National sevens team
- Years: Team / Comps
- 2016–24: Australia / 96
- Rugby league career

Playing information
Club
| Years | Team | Pld | T | G | FG | P |
| 2024– | Cronulla-Sutherland Sharks | 3 | 1 | 0 | 0 | 4 |
- As of 1 July 2026
- Medal record
Women's rugby sevens
Representing Australia
Rugby Sevens World Cup
| Gold medal – first place | 2022 Cape Town | Team competition |
Commonwealth Games
| Gold medal – first place | 2022 Birmingham | Team competition |
| Silver medal – second place | 2018 Gold Coast | Team competition |

= Dominique du Toit =

Australia international rugby union & league player

Dominique du Toit (born 19 May 1997) is an Australian rugby league player. She previously represented Australia in rugby sevens. She joined the Cronulla-Sutherland Sharks during the 2024 NRLW season, making her debut in round 7 against the Sydney Roosters.

== Career ==

=== Rugby union ===
Du Toit was born in Maronderra, Zimbabwe. She has represented Australia at the 2014 Summer Youth Olympics and the Commonwealth Youth Games. She also competed at the 2015 Pacific Games in Papua New Guinea.

Du Toit made her debut for the Australian sevens team at the 2016 USA Women's Sevens in Atlanta. She was selected for the Australian squad for the 2016 Olympics as an injury reserve.

Du Toit was named in the Australia squad for the Rugby sevens at the 2020 Summer Olympics. The team came second in the pool round but then lost to Fiji 14–12 in the quarterfinals.
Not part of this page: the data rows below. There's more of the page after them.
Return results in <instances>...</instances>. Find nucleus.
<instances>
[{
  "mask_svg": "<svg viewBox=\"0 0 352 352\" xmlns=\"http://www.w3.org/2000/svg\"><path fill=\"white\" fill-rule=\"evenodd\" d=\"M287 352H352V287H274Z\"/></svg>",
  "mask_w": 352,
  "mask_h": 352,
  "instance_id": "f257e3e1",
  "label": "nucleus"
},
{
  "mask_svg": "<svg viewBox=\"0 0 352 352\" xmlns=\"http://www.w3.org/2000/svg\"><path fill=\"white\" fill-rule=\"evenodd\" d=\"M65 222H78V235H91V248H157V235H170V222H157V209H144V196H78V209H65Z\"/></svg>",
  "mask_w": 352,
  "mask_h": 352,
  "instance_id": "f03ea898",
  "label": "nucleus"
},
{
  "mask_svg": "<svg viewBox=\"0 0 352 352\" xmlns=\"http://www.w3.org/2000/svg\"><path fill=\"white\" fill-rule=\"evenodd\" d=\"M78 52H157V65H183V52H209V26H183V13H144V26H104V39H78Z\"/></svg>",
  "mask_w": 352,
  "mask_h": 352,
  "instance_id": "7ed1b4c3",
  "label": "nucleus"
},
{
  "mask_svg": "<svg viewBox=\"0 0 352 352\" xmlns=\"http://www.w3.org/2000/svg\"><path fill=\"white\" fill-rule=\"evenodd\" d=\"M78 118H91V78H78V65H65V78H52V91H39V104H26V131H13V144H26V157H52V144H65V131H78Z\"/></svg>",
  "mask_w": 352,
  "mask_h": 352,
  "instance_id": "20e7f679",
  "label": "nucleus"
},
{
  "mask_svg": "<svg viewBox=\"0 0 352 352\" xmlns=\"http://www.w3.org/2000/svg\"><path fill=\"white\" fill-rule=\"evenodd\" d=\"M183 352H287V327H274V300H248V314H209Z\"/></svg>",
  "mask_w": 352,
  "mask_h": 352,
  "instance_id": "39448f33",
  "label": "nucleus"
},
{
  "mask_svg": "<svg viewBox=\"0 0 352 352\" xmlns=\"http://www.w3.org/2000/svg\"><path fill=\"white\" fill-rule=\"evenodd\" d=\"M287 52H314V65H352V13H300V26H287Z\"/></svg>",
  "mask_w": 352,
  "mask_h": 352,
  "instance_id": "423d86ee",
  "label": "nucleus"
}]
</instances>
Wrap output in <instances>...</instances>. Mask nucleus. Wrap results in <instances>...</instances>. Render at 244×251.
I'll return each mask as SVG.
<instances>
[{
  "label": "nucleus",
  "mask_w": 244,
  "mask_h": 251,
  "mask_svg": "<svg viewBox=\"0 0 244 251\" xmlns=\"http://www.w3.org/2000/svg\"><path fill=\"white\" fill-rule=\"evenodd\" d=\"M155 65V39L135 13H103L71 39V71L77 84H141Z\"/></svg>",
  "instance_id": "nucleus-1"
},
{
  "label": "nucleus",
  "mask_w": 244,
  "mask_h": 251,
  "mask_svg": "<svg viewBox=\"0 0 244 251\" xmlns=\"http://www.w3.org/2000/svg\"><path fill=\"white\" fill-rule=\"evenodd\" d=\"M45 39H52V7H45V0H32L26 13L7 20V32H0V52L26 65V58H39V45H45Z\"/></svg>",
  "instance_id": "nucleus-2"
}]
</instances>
In 2022, Du Toit won a gold medal with the Australian sevens team at the 2022 Commonwealth Games in Birmingham. She was a member of the Australian team that won the 2022 Sevens Rugby World Cup held in Cape Town, South Africa in September 2022.

She was named in the Australian squad for the 2024 Summer Olympics in Paris.

=== Rugby league ===
Du Toit signed with the Cronulla-Sutherland Sharks for the 2024 NRLW season.

== Personal life ==
In 2016 she made a guest appearance as herself on the Australian television show Neighbours.